Passage to read:
┌──

While a host will know the MTU of its own interface and possibly that of its peers (from initial handshakes), it will not initially know the lowest MTU in a chain of links to any other peers.
To get around this issue, IP allows fragmentation: dividing the datagram into pieces, each small enough to pass over the single link that is being fragmented for, using the MTU parameter configured for that interface.
RFC 1191 (IPv4) and RFC 1981 (IPv6) describe "Path MTU discovery", a technique for determining the path MTU between two IP hosts. It works by setting the DF (Don't Fragment) option in the IP headers of outgoing packets. Any device along the path whose MTU is smaller than the packet will drop such packets and send back an ICMP "Destination Unreachable (Datagram Too Big)" message containing its MTU. This information allows the source host to reduce its assumed path MTU appropriately. The process repeats until the MTU becomes small enough to traverse the entire path without fragmentation.
Unfortunately, increasing numbers of networks drop ICMP traffic (e.g. to prevent denial-of-service attacks), which prevents path MTU discovery from working. One often detects such blocking in the cases where a connection works for low-volume data but hangs as soon as a host sends a large block of data at a time
Most Ethernet LANs use an MTU of 1500 bytes (modern LANs can use Jumbo frames, allowing for an MTU up to 9000 bytes); however, border protocols like PPPoE will reduce this.
he difference between the MTU seen by end-nodes (e.g. 1500) and the path MTU causes path MTU discovery to come into effect, with the possible result of making some sites behind badly-configured firewalls unreachable. One can possibly work around this, depending on which part of the network one controls; for example one can change the MSS (maximum segment size) in the initial packet that sets up the TCP connection at one's firewall.

└──

Work task 1: Condense the paragraph of the MTU passage that begins "RFC 1191 (IPv4) and RFC 1981 (IPv6)" into a short bulleted list that keeps its main facts.
Work task 2: According to the MTU passage, what MTU do most Ethernet LANs use?
Work task 3: Repeat the MTU passage word for word from "While a host" up to and including "for that interface.".

Available data:
┌──

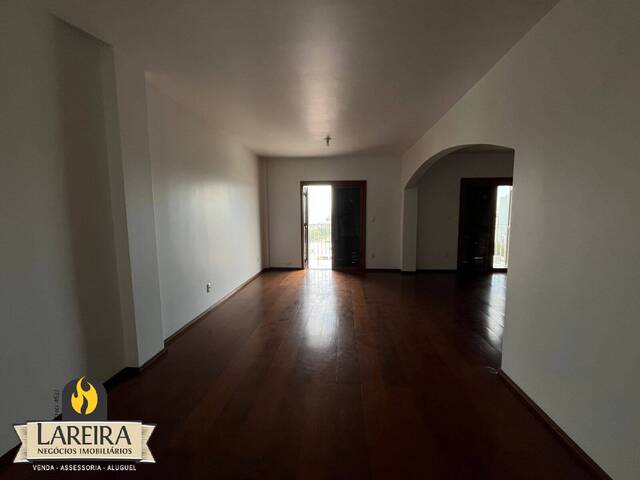 Apartamento para Locação em Lajeado - 2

└──

Final answer 1:
- RFC 1191 (IPv4) and RFC 1981 (IPv6) describe "Path MTU discovery," a technique for finding the path MTU between two IP hosts.
- The source host sets the DF (Don't Fragment) option in the IP headers of outgoing packets.
- Any device on the path whose MTU is smaller than the packet drops it and returns an ICMP "Destination Unreachable (Datagram Too Big)" message containing its MTU.
- The source host uses this information to lower its assumed path MTU.
- The process repeats until packets are small enough to cross the whole path without fragmentation.

Final answer 2: Most Ethernet LANs use an MTU of 1500 bytes.

Final answer 3:
While a host will know the MTU of its own interface and possibly that of its peers (from initial handshakes), it will not initially know the lowest MTU in a chain of links to any other peers.
To get around this issue, IP allows fragmentation: dividing the datagram into pieces, each small enough to pass over the single link that is being fragmented for, using the MTU parameter configured for that interface.